A Look at the East Haven Civil Rights Trial
WNPR News talked with Evan Lips, a reporter for The New Haven Register who has been covering the trial in East Haven of two police officers accused of violating the civil rights of several Latinos during arrests. The officers are David Cari and Dennis Spaulding, who were charged with conspiracy to violate civil rights. Spaulding was also charged with excessive force. Lips shared his observations about the early stages of the trial.
WNPR News: Who's on trial, and for what?
Evan Lips: Two East Haven police officers are on trial. One of them is David Cari and the other is Dennis Spaulding. These two officers are accused of violating the civil rights of several Latinos during the process of arrests and day-to-day police work. They've been charged with several things, the chief of which is conspiracy to violate civil rights. Spaulding is facing an additional [charge of] excessive force.
What have you heard in court so far?
The government brought in a lot of witnesses from the Hispanic community in East Haven. We heard from an immigration attorney. She works in conjunction with the church, St. Rose of Lima Parish. Her name is Sister Mary Ellen Burns. We heard from a man named Moises Marin, who owns the La Bamba restaurant in East Haven. He charged that Officer Spaulding hurt him during the arrest.
What jumps out at you as some of the most compelling testimony you've heard?
I feel like the most compelling testimony we've heard in this case so far involved another officer, who happened to be working the same night as four Latino men were arrested outside La Bamba. One of the men charged that he was hit by police inside the station after he was booked, and that his sweater got ripped off of him while he was in the cell, by another officer.
The officer who testified, his name is Anthony Rybaruk, he's now a sergeant. He was an officer in 2009 at the time, and he had to pause a lot of times to compose himself. At one point, it seemed like he was near tears. I remember asking another person in the row of observers, "Did it look like he was crying to you?" and the woman said, "Yes." The prosecutors had him relax a few times, and then he went through with his testimony. He provided some very emotional testimony about what he saw that night, and what he heard, that happened in the department.
The defense attorneys, from what I've read of your accounts, have been going after the credibility of witnesses. Can you talk about that?
A lot of the cross-examination has dealt with the defense attorneys for Spaulding and Cari questioning the truthfulness of these victims who have come forward. Some of the questions they will have for these guys, it's, "How did you get here from Ecuador? Is it true that you entered the country three times illegally? Why wasn't this mentioned during the grand jury?" That sort of questioning. It just appears to me that the motive there is just to create some doubt among the jurors as to whether these people are credible.
What kind of penalties do the officers potentially face?
A maximum of 20 years if convicted on all charges.
Can you talk about the makeup of the jury?
It's not exactly a diverse jury. There's one minority there. There aren't very many young jurors. The bulk of them... so there are 12 jurors. I believe I've seen one alternate. Older white men and women, mostly, in the jury pool.

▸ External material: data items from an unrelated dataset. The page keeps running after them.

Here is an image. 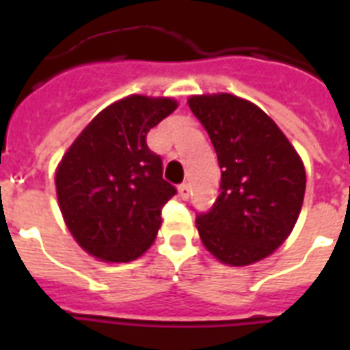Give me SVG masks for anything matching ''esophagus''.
Segmentation results:
<instances>
[{"label":"esophagus","mask_w":350,"mask_h":350,"mask_svg":"<svg viewBox=\"0 0 350 350\" xmlns=\"http://www.w3.org/2000/svg\"><path fill=\"white\" fill-rule=\"evenodd\" d=\"M178 192H180V196L183 198V200H187V198L191 196V185L189 183H181L180 187H178Z\"/></svg>","instance_id":"obj_1"}]
</instances>
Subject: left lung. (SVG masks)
<instances>
[{
    "label": "left lung",
    "instance_id": "8db88e82",
    "mask_svg": "<svg viewBox=\"0 0 350 350\" xmlns=\"http://www.w3.org/2000/svg\"><path fill=\"white\" fill-rule=\"evenodd\" d=\"M221 169L219 196L196 216L203 245L221 263L243 267L272 254L301 211L305 167L260 107L232 94L192 96Z\"/></svg>",
    "mask_w": 350,
    "mask_h": 350
}]
</instances>
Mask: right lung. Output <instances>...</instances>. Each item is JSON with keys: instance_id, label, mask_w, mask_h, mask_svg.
<instances>
[{"instance_id": "1", "label": "right lung", "mask_w": 350, "mask_h": 350, "mask_svg": "<svg viewBox=\"0 0 350 350\" xmlns=\"http://www.w3.org/2000/svg\"><path fill=\"white\" fill-rule=\"evenodd\" d=\"M176 107L170 98H123L85 126L57 165L65 224L94 258L132 261L152 245L176 187L145 137Z\"/></svg>"}]
</instances>
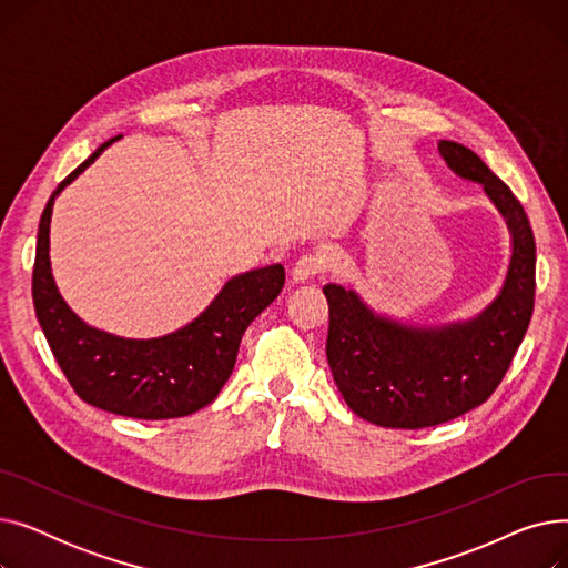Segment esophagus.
Instances as JSON below:
<instances>
[{
	"mask_svg": "<svg viewBox=\"0 0 568 568\" xmlns=\"http://www.w3.org/2000/svg\"><path fill=\"white\" fill-rule=\"evenodd\" d=\"M322 268H324V264H322V257H320V255H315V253H304L300 260L294 262V266H292V278H294L296 283H304V281H311V278H315L317 274H322Z\"/></svg>",
	"mask_w": 568,
	"mask_h": 568,
	"instance_id": "obj_1",
	"label": "esophagus"
}]
</instances>
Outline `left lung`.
<instances>
[{
    "instance_id": "1",
    "label": "left lung",
    "mask_w": 568,
    "mask_h": 568,
    "mask_svg": "<svg viewBox=\"0 0 568 568\" xmlns=\"http://www.w3.org/2000/svg\"><path fill=\"white\" fill-rule=\"evenodd\" d=\"M449 168L484 184L509 223L514 255L497 300L465 324L414 329L373 315L352 290L326 285L334 379L362 419L386 428H428L486 403L509 371L534 313L536 246L520 200L465 144L442 140Z\"/></svg>"
}]
</instances>
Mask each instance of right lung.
I'll list each match as a JSON object with an SVG mask.
<instances>
[{"label": "right lung", "mask_w": 568, "mask_h": 568, "mask_svg": "<svg viewBox=\"0 0 568 568\" xmlns=\"http://www.w3.org/2000/svg\"><path fill=\"white\" fill-rule=\"evenodd\" d=\"M80 163L50 195L37 236L32 296L54 359L73 392L99 409L131 419H176L212 403L232 375L248 324L272 304L285 268L272 264L225 283L221 294L184 329L152 341H129L87 326L62 300L50 274V216L59 191L92 165L105 146Z\"/></svg>", "instance_id": "add662e5"}]
</instances>
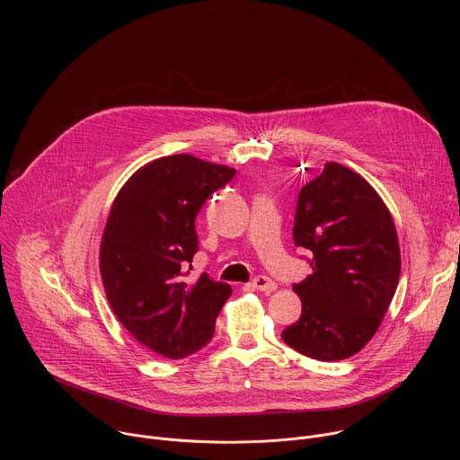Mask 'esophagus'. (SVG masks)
<instances>
[{
	"instance_id": "obj_1",
	"label": "esophagus",
	"mask_w": 460,
	"mask_h": 460,
	"mask_svg": "<svg viewBox=\"0 0 460 460\" xmlns=\"http://www.w3.org/2000/svg\"><path fill=\"white\" fill-rule=\"evenodd\" d=\"M252 288H256L258 291H264V293H273L277 289V284L270 277L260 275L252 280Z\"/></svg>"
}]
</instances>
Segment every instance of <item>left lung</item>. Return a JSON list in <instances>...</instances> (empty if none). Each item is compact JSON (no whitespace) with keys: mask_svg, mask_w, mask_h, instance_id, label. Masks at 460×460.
Segmentation results:
<instances>
[{"mask_svg":"<svg viewBox=\"0 0 460 460\" xmlns=\"http://www.w3.org/2000/svg\"><path fill=\"white\" fill-rule=\"evenodd\" d=\"M293 240L313 252V273L293 286L302 314L282 339L316 360L349 358L376 333L399 284L391 213L358 172L330 162L298 192Z\"/></svg>","mask_w":460,"mask_h":460,"instance_id":"1","label":"left lung"}]
</instances>
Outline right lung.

How long is the trial expected to last?
They tell me between four and five weeks. Right now we're in our ninth day.
There are also questions about reports that were submitted by the police officers, and whether they were accurate or not. Has that come up?
Yes, that has come up. The witnesses who have been arrested have testified that there are frequently inaccuracies in the arrest reports concerning what they might have been doing at the time. For instance, they will say, Officer Spaulding wrote in several reports that "these arrestees had been yelling obscenities," or "were combative," or "resisted." This has been highly questioned by prosecutors, whether this actually happened. Witnesses they brought forward have contested the bulk of what appeared in these reports.
Why do you think this is an important case?
There's always a question about whether someone is here illegally, whether they're breaking the laws, whether they're being a criminal. This is a case where you have officers who said they're enforcing the full letter of the law. They are patrolling the streets, and they're stopping cars that appear to have fraudulent plates, or something's not right, and upon checking them out, they may appear to be here without papers, without document.
The question here: is that an arrestable offense? Is that a crime? Are these officers breaking the law when they arrest these people, or are they just following their duties? That is a very compelling question. A lot of people are divided on this. If you're here from another country without your papers, some feel you're breaking the law; you should be sent right back. Other people will ask questions: how did your ancestors get here? They might not have had the proper paperwork, but they stuck around and got jobs, and here we are in America, so, what's the question here, I guess is what we're asking.
In response, Angel Fernandez Chavero, lay leader of the pastoral council of St. Rose of Lima Church in New Haven, said the question of immigration status should not be central to the case.
"The real issue," he said, "is whether everybody deserves equal protection and equal process under the law. These officers are being prosecuted in part because they beat people. Is that right? It's not. These officers are being prosecuted because they harassed people specifically for their ethnicity. They were racially profiled. Is that right? It's not. This case should have nothing to do with the fact that some of the folks happen to be undocumented."